Coach – the coach would seat you in the car, place himself in the passenger seat, and teach you key life skills and emotional regulation, encourage and support you, and help you reach your goals and hold you accountable until you felt comfortable enough to go it alone.
A professional coach recognizes the core differences between therapy and coaching and can listen for cues or red flags that might suggest a referral to a psychotherapist, either in addition to coaching or in place of coaching, might be indicated.
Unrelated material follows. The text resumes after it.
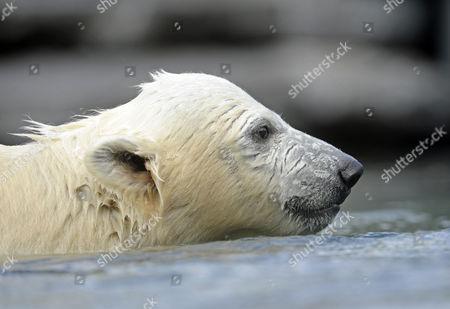 Young polarbear Wilber (Ursus maritimus), Wilhelma Stuttgart, Baden-Wuerttemberg, Germany, Europe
A professional coach is equipped to:
- Recognize when a referral might be indicated for psychotherapy and/or medical assessment.
- Discern when a client is actually asking for counseling but prefers to call it “coaching.”
- Understand how the intensity and longevity of blocks, ruts, and fears differ in high functioning coaching clients from blocks, ruts, and fears, in clients who need psychotherapy to move beyond their stuck place.
There are some basic distinctions between traditional psychotherapy and professional coaching that are important to point out.
|Coaching does not diagnose and does not work with people suffering from clinical dysfunctionality||Treats diagnosable disorders based on the Diagnostic and Statistical Manual of Mental Disorders (DSM-IV)|
|Helps the caregiver manage today’s challenges successfully, while maintaining their own physical and emotional well-being.||Deals with old issues, emotional pain, or traumas; seeks resolution and healing.|
|Refers individuals with prolonged depression, severe anxiety, phobias, harmful addictions, and destructive or abusive behavior patterns to a qualified mental health professional||Treats individuals with prolonged depression, severe anxiety, phobias, harmful addictions, and destructive or abusive behavioral patterns as well as other conditions|
|Primary focus is on the here and now and planning for the future||Primary focus is on feelings and history|
|Oriented towards finding solutions to the problems that are occurring today||Oriented toward exploring specific, psychic roots of problems|
|Assists the client in identifying, prioritizing, and implementing good choices||Assists the client in untangling unconscious conflicts which interfere in choice|
|Helps clients learn new skills and tools||Helps clients resolve old pain and terminate old coping mechanisms|
|Listens to feelings as clues for how to get the client into action and leads the client to a specific action steps||Listens for feelings as symptoms of underlying dysfunction and follows the client on any valid exploration of their feelings.|
|Typically directs the client to return to action||Often directs the client to go deeper into feelings|
|Encourages and requests proactive behavior||Counsels on becoming less reactive|
|Gives advice in area of expertise and with clients permission||Usually does not give advice|
|Focuses on learning and developing effective caregiving methods and coping strategies||Focuses on healing and restoring function|
|Main tools include educating, guiding, accountability, inquiry, requesting, long-term planning||Main tools include listening, reflecting, confrontation and interpretation|
|Deals mainly with external issues; looks for external solutions to internal blocks||Deals mainly with internal issues; looks for internal resolution|
Coaching Relationship & Structure
Therapy Relationship & Structure
|Alliance designed jointly by Coach and client.||Nature of alliance largely designed by therapist|
|Discourages transference as inappropriate||Encourages transference as a way of objectifying issues to be explored|
|Sessions may be in person, online, via Skype or by telephone||Sessions usually conducted face-to-face in therapists office|
|Usually not considered a medical expense. Does not become part of the client’s permanent medical records||Is usually considered a medical expense, is billed to insurance and becomes a permanent part of the client’s medical records.|
While this list of distinctions does not paint a complete picture of either therapy or Coaching, our aim is to simply clarify the respective roles of the two professions.